### PAGE EXTRACT:
= Beginning of Section =

What adults want from games

We’re all adults here, right? What? We’re not? Well the gamerlings amongst us will one day grow up to be adult gamers, and one day you snot-nosed brats will understand the pain of us geezers, so this will serve as a manifesto for all gamers everywhere, since we all eventually join the creak-kneed club, and dammit if we aren’t cranky as hell about the immaturity still festering in our favorite artistic/entertainment medium. And developers have no excuse, because they’re all adults. Well, in theory at least. So here are the things we adults want to see in our games, because we’re actually not the boob-ogling, guffawing at exploding heads man/woman-babies the industry seems to think we are.

That’s why we want to see…

An online experience
free of children

Look, we have nothing against kids and teenagers in principle. We were teenagers about seventy years ago so we remember having an inflated sense of superiority (also, dinosaur saddles) so the young’uns are just dandy as members of society. However, the internet has created a wholly unprecedented and utterly unnatural social soup, and this shit frankly has to stop. Outside of the internet and birthday parties of our friends’ offspring, adults will never choose to hang out with children. We don’t go to the park and play ultimate Frisbee with random kids we don’t know. We don’t sit down to have intellectual discussions about science fiction novels with eight-year-olds.

Above: Online gaming sometimes feels like this

So why the hell do we have to do these things in online games and internet forums? We want servers in online games where only ages 18+ are allowed. We want the same for discussion boards. Yes, we realize this shit isn’t easy to implement, but we don’t care. It’s absurd that every other aspect of society has a way of maintaining the natural order of “kids should be seen and not heard” (and preferably not seen either) but in gaming we can have a screaming larval human butt its way into a sober, polite game of adult competition. Yes, we know that in the days of arcades there would be comingling of adults and children, but being in-person made a huge difference: you knew right away you were dealing with a child, and the threat of punching made children a lot less arrogant.

Above: Child discipline sure has declined in quality since the old days

The same holds true for gaming discussions. We could save a shedload of our precious time if we knew we were having conversations with adults. In current forums, the moment we find out someone is under eighteen we ignore them because their opinions are stupid – sorry teenagers, but you have to know that everyone in their teens suffers from a condition where they think they know everything and think they’re smarter than they really are. We know this because we were once those people. Once you get a twinkle of maturity and a glimmer of world perspective suddenly you think you’re fricken’ Plato, and we hate to break it to you, but you don’t know shit. We’re not saying a teenager can’t contribute to an intellectual discussion, but the few of you with your anuses not wrapped around your necks would be minor collateral damage in our proposed 18+ only forums. Besides, then you could be the big fish amongst your peers and teach them a thing or two about critical thinking.

= End of Section =

### LISTED ENTRIES:

= Beginning of Section =

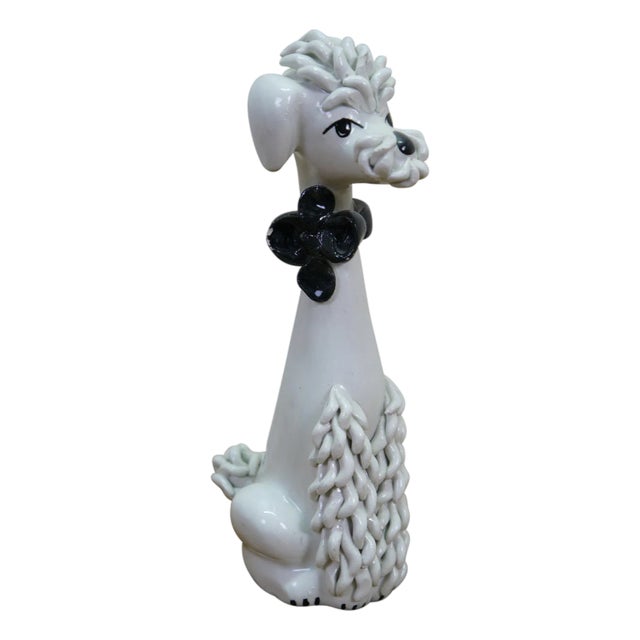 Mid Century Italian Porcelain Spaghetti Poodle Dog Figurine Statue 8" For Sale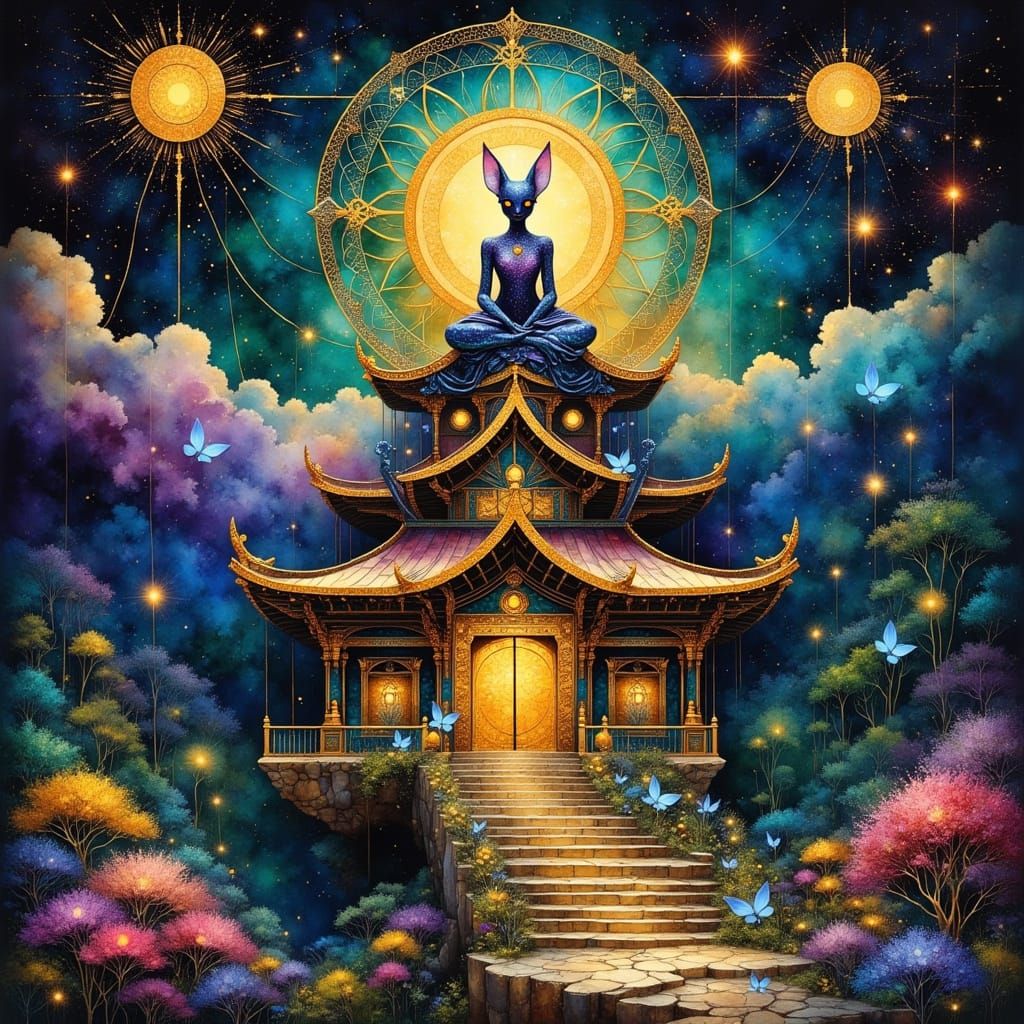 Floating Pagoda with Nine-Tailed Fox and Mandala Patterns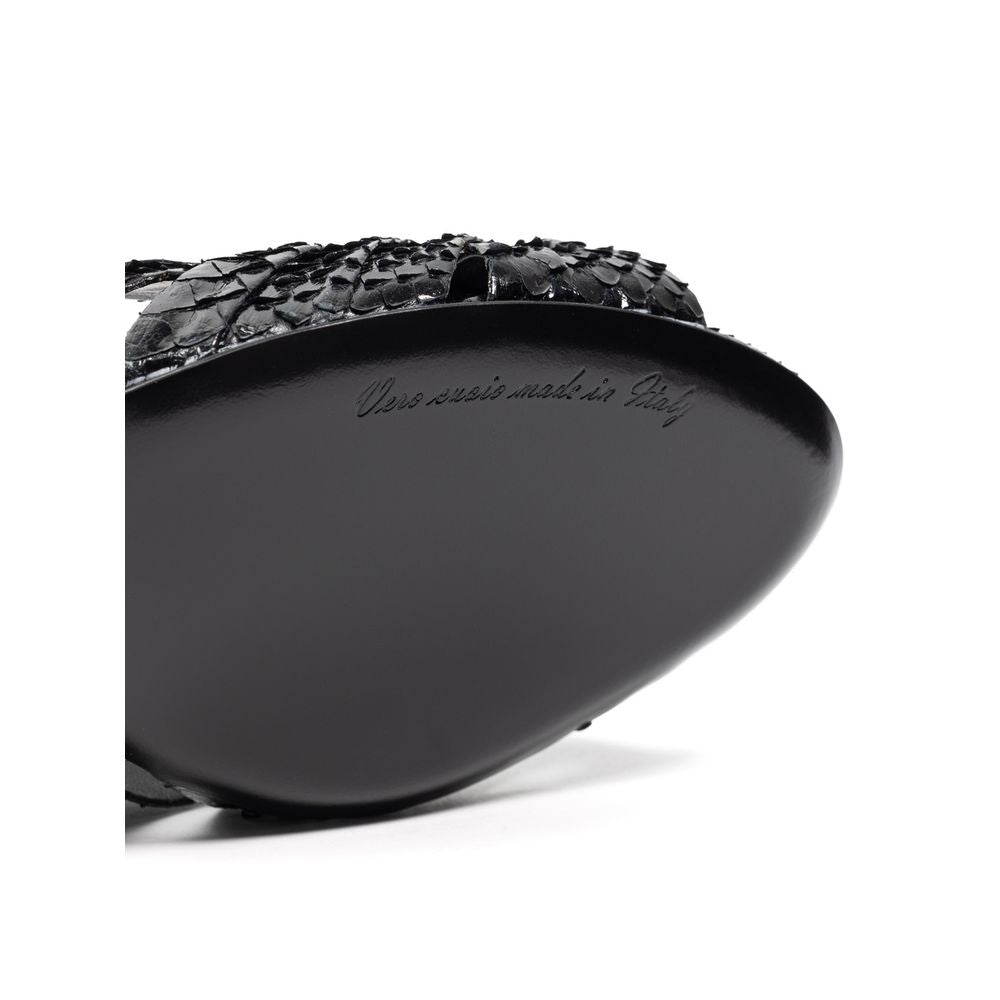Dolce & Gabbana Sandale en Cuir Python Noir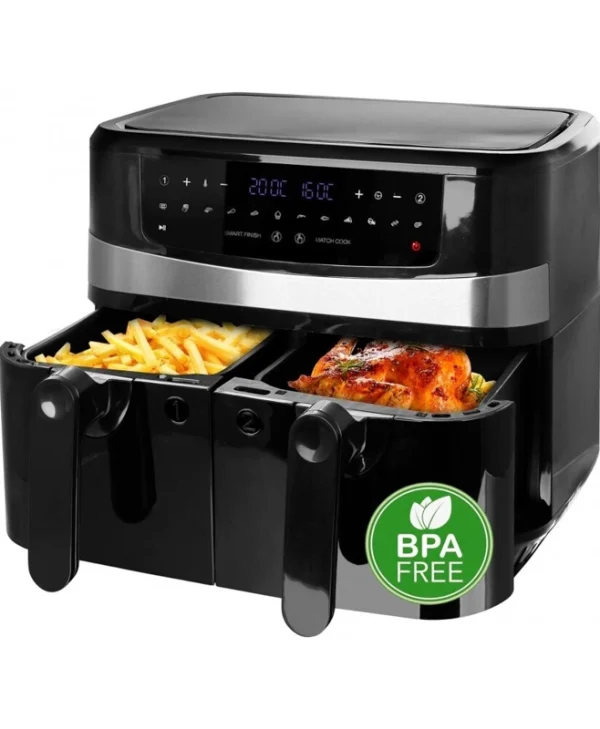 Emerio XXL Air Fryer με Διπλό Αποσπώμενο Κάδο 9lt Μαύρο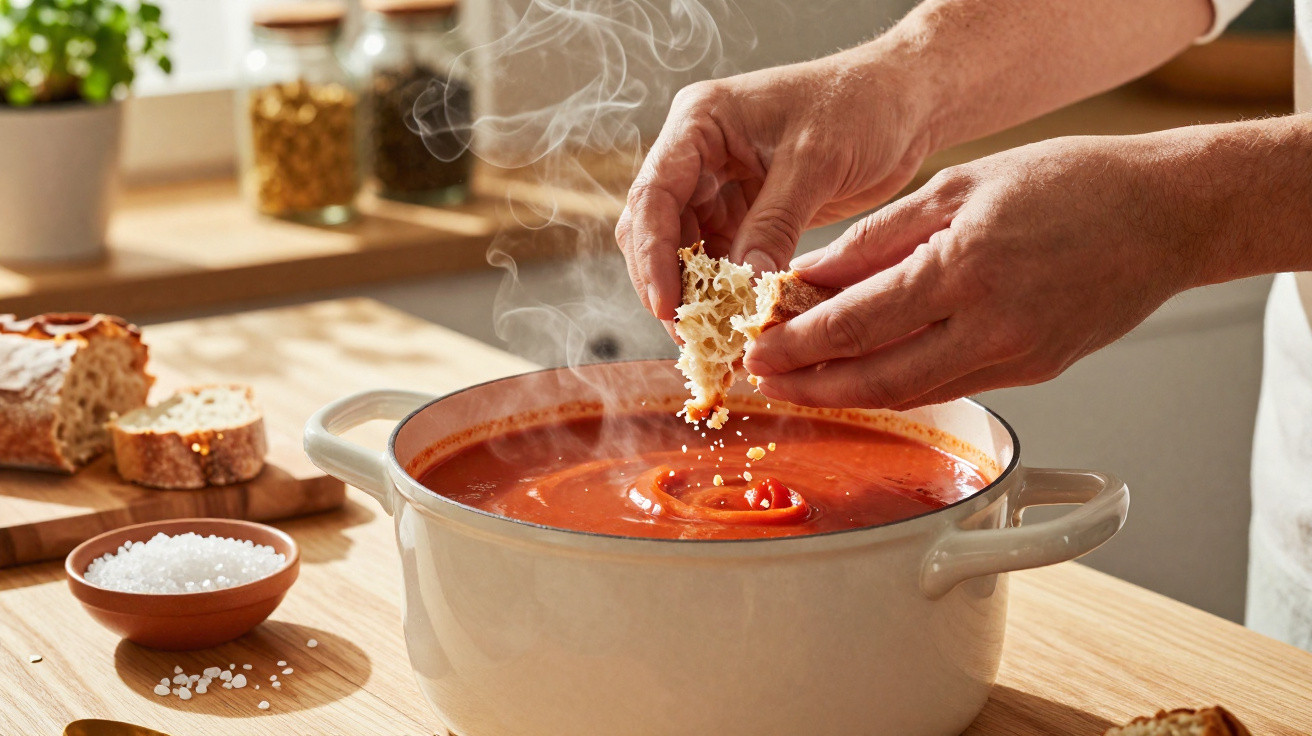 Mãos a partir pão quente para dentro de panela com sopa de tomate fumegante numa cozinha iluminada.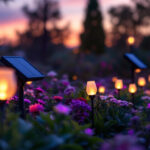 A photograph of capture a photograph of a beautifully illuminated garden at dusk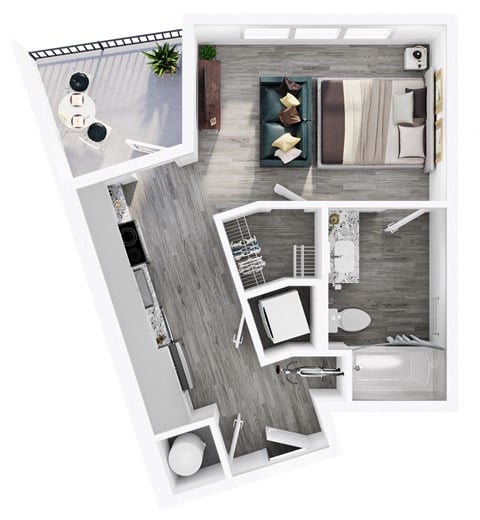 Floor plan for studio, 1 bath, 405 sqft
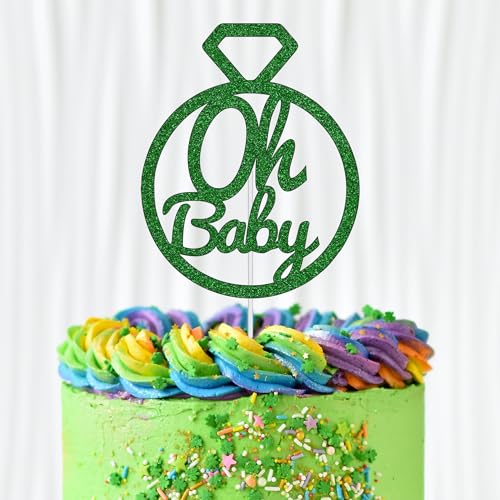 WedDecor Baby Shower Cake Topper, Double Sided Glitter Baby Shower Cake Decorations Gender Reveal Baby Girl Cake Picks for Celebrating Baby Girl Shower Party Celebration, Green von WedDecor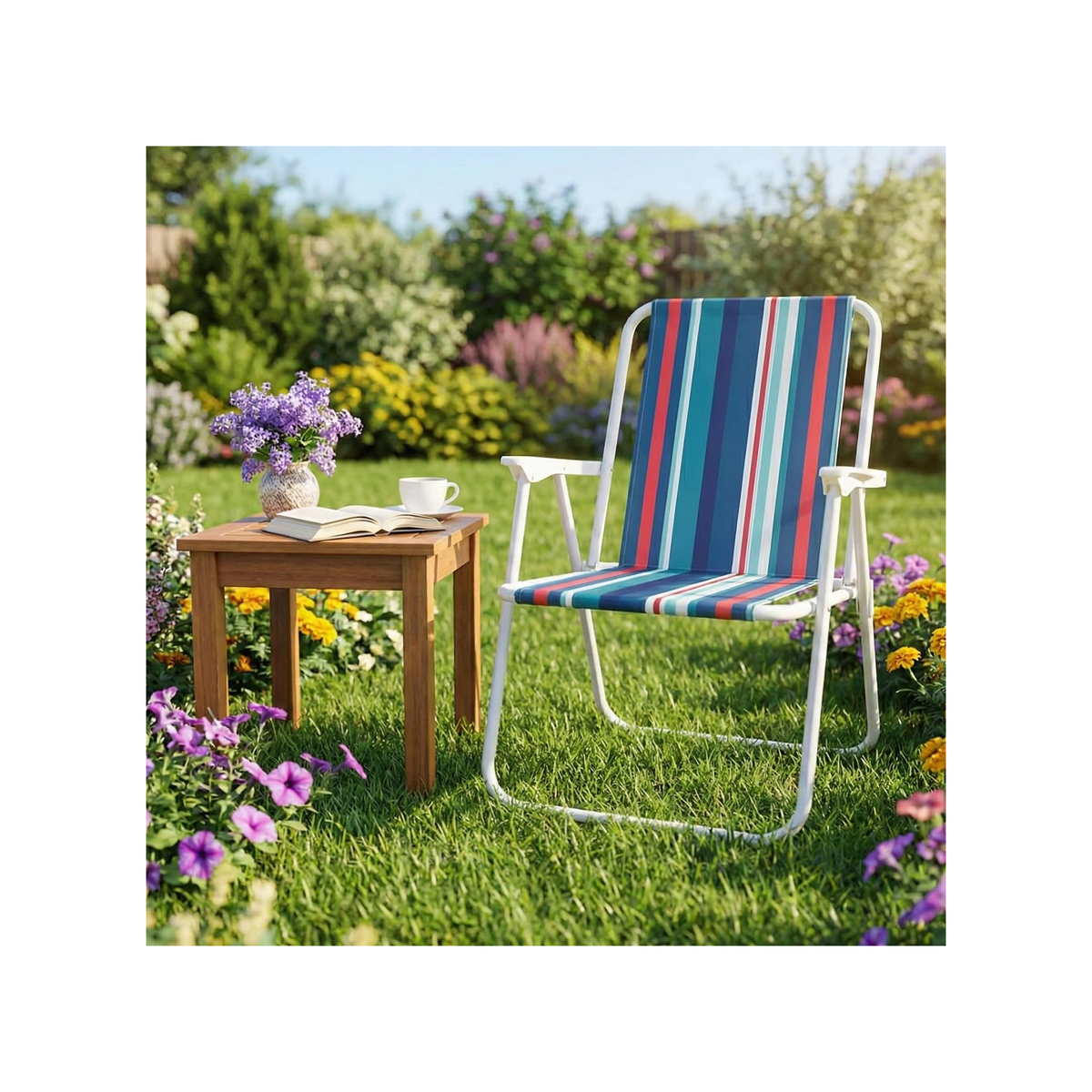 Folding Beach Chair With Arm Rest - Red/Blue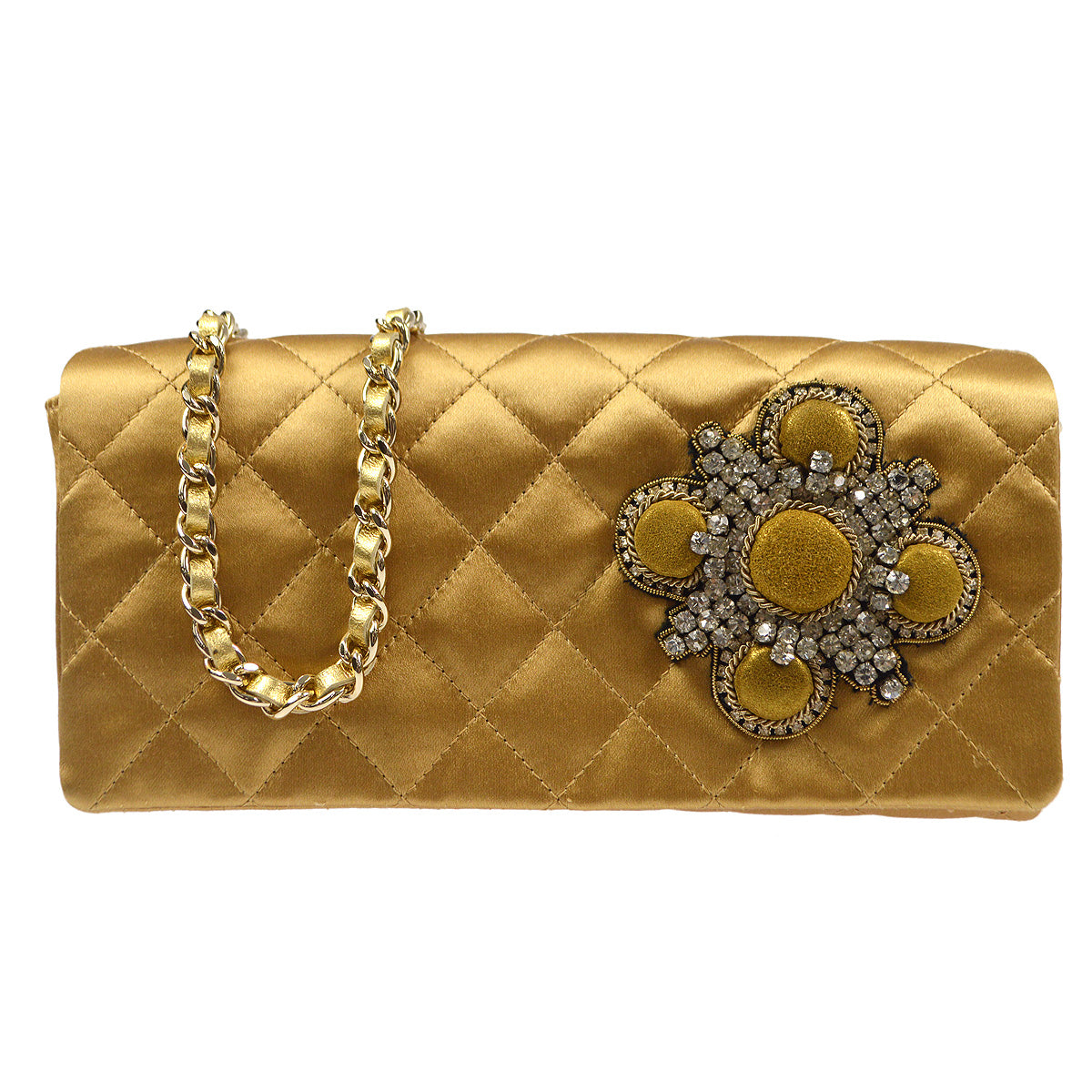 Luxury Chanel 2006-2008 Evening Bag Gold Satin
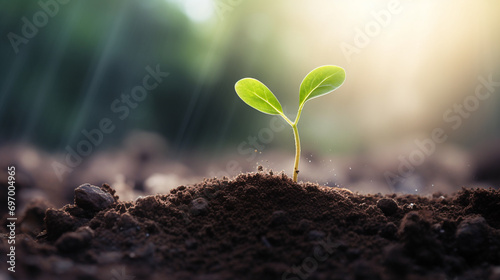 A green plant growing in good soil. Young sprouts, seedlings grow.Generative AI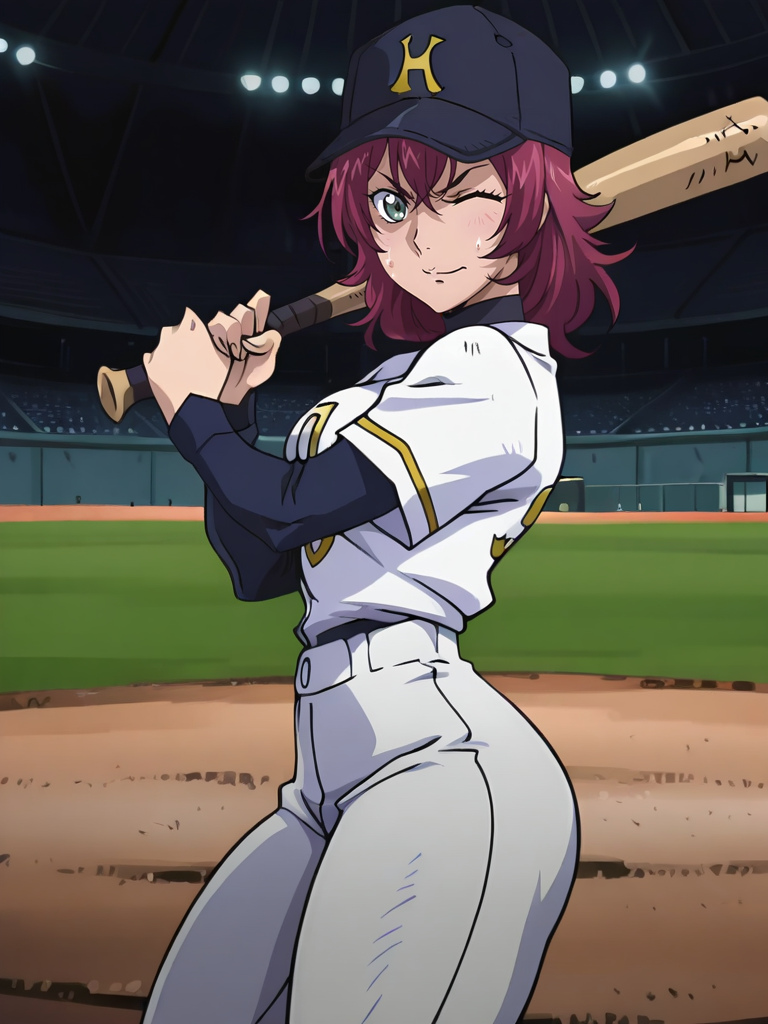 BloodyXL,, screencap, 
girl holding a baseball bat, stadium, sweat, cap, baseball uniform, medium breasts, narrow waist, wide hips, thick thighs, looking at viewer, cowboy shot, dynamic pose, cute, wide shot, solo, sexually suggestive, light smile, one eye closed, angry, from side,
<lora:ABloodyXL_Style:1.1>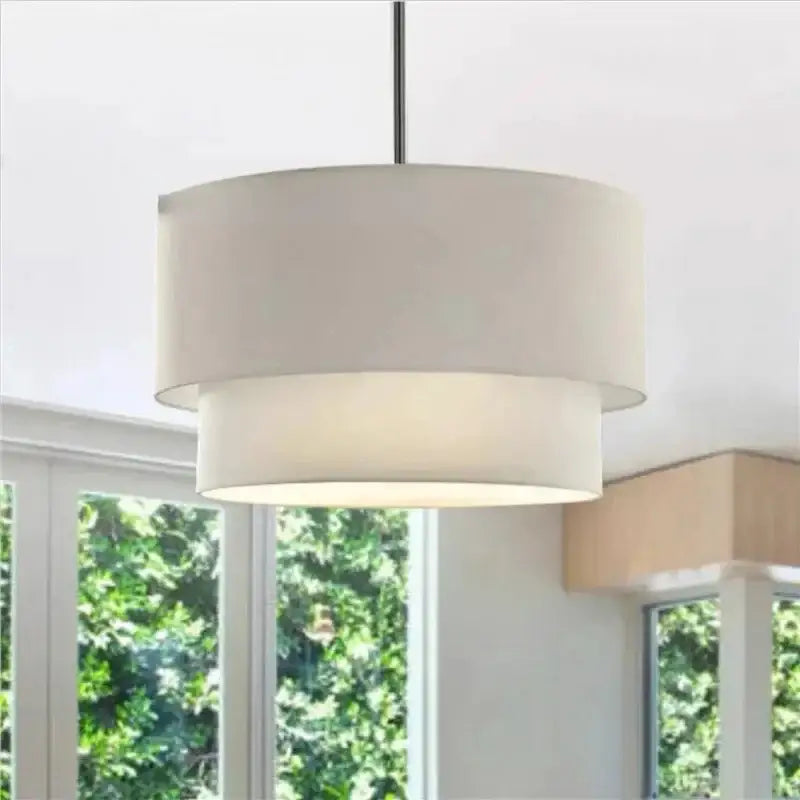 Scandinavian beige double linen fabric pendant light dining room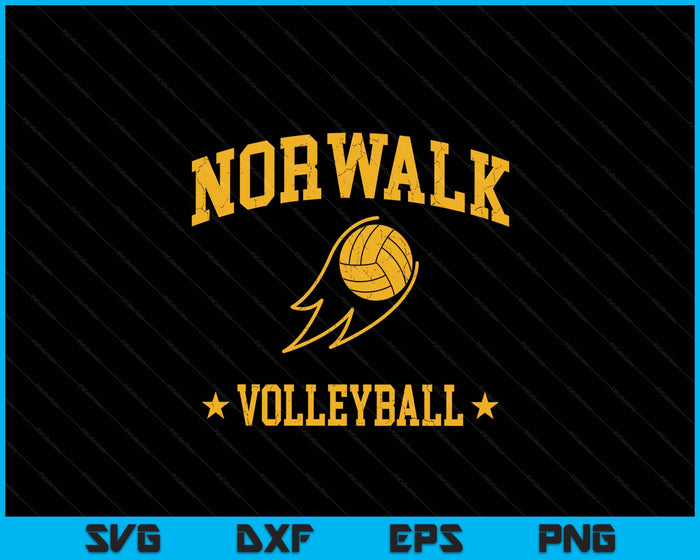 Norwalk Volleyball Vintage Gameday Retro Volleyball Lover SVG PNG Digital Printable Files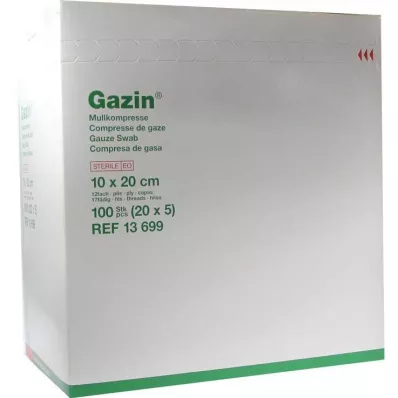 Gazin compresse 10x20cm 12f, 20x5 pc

= End of Section =

### TASK TO CARRY OUT:
Update the passage of the games article that begins at "That’s why we" and stops after "novels with eight-year-olds.", changing "ultimate Frisbee" to "pickup basketball". Work from the games article alone.

### ANSWER:
That’s why we want to see…

An online experience
free of children

Look, we have nothing against kids and teenagers in principle. We were teenagers about seventy years ago so we remember having an inflated sense of superiority (also, dinosaur saddles) so the young’uns are just dandy as members of society. However, the internet has created a wholly unprecedented and utterly unnatural social soup, and this shit frankly has to stop. Outside of the internet and birthday parties of our friends’ offspring, adults will never choose to hang out with children. We don’t go to the park and play pickup basketball with random kids we don’t know. We don’t sit down to have intellectual discussions about science fiction novels with eight-year-olds.